HOW THE WEST WAS WRITTEN
The Life and Times of James H. Gray
By Brian Brennan
Fifth House Publishers
226 pp., $24.95
Review by Frank Moher
My father, who was a sportswriter in Alberta for about three decades beginning in the late 1930s, had a simple brush-off for some of the young journalists who started popping up late in his life: “bush-league,” he’d call them.
I’m not sure exactly what it was about them that irritated him, but I expect it had something to do with a certain heartlessness in their writing, and the fact that they regarded journalism as a “profession,” like being a doctor or an accountant. Their jobs and their lives were not one.
James Gray wasn’t bush-league.
Gray was of an even earlier vintage than my Dad. As Calgary author (and sometime backofthebook.ca contributor) Brian Brennan tells us in this valuable, astute biography, Gray-the-man and Gray-the-newspaperman were both products of the depression. Born in 1906 to an alcoholic father and illiterate mother, he grew up from age five in the north end of Winnipeg. By 1931, he was living on unemployment relief with a young family of his own when he came across some back issues of the American Mercury and decided to submit a freelance article on horse doping. He had no writing experience, but, as he later wrote, “The libraries were full of books by the unqualified — Joseph Conrad, Mark Twain, Robert Service . . . .”

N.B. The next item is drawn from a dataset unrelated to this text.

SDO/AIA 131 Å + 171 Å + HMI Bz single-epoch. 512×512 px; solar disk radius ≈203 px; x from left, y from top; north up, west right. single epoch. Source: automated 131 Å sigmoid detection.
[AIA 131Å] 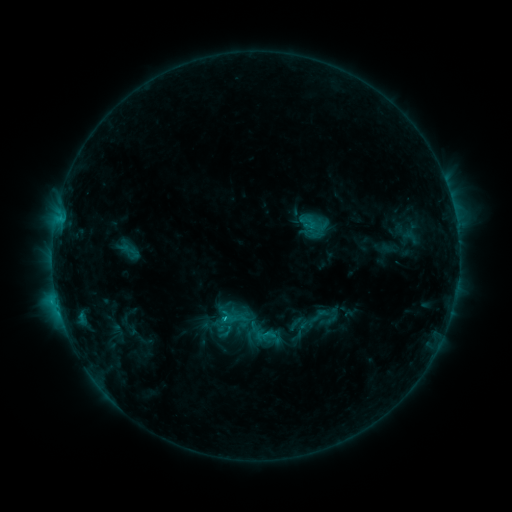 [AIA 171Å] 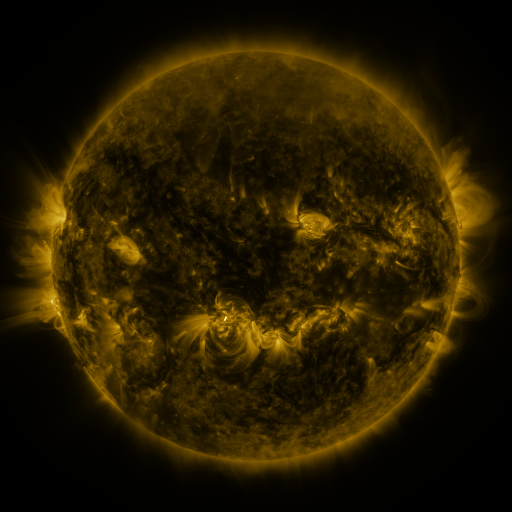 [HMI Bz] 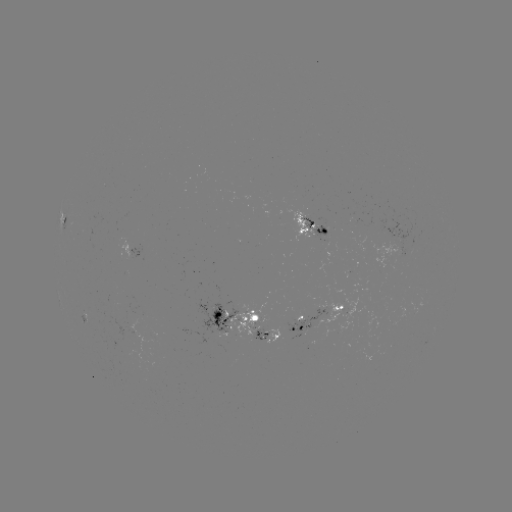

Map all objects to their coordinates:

The horse doping article never ran, but an encouraging note from an editor set Gray on his life course. And if he never quite wrote himself into the Conrad/Twain/Service pantheon, he did proceed, after a long stint at the Winnipeg Free Press (which provides Brennan with some of his best, Front Page-esque material), to pioneer the position of popular historian in Canada. His first book, The Winter Years, about the Depression on the Prairies (and imagine trying to sell that topic to Toronto publishers), firmly marked his territory: western Canada and its people.
Unlike his fellow pioneer, Pierre Berton, whose books eventually became not-very-subtle exercises in national propaganda, Gray preferred the human to the monumental; no myth-maker he. In fact, in books like The Boy from Winnipeg and Troublemaker!, his focus narrowed to perhaps his best subject: himself. In either mode, historian or memoirist, he was a terrific stylist, ideas and good humour whipping through his sentences. “That I should ever have been among those who agonized over enlisting certainly contradicts the theory of the dominance of environmental influences,” he writes in Troublemaker!, a sort of autobiographical pout-pourri. “A boy of eight when the First World War started, I had my childhood enthusiasm for war and the trappings of military display neutralized, rather painfully at times, by the anti-war attitude of my father. A one-armed, forty-five-year-old father of three, he would have been conscription-proof if the German navy had sailed up the Red River to Winnipeg. Yet he was adamantly opposed to the war from the beginning . . . . The schools of the First World War were handy disposal sites for leftover propaganda, and I soon learned that the better part of valour was never to let my father catch me with it.”
Biographer Brennan doesn’t write with the same high-spirits as his subject, but his book is a neat stitching together of original research and Gray’s self-anatomy, always treated with appropriate scepticism. How the West was Written reminds us just what a seminal figure in western Canadian literature James H. Gray was; unassumingly, he wrote an entire culture into being, and in the process validated the experience of its people.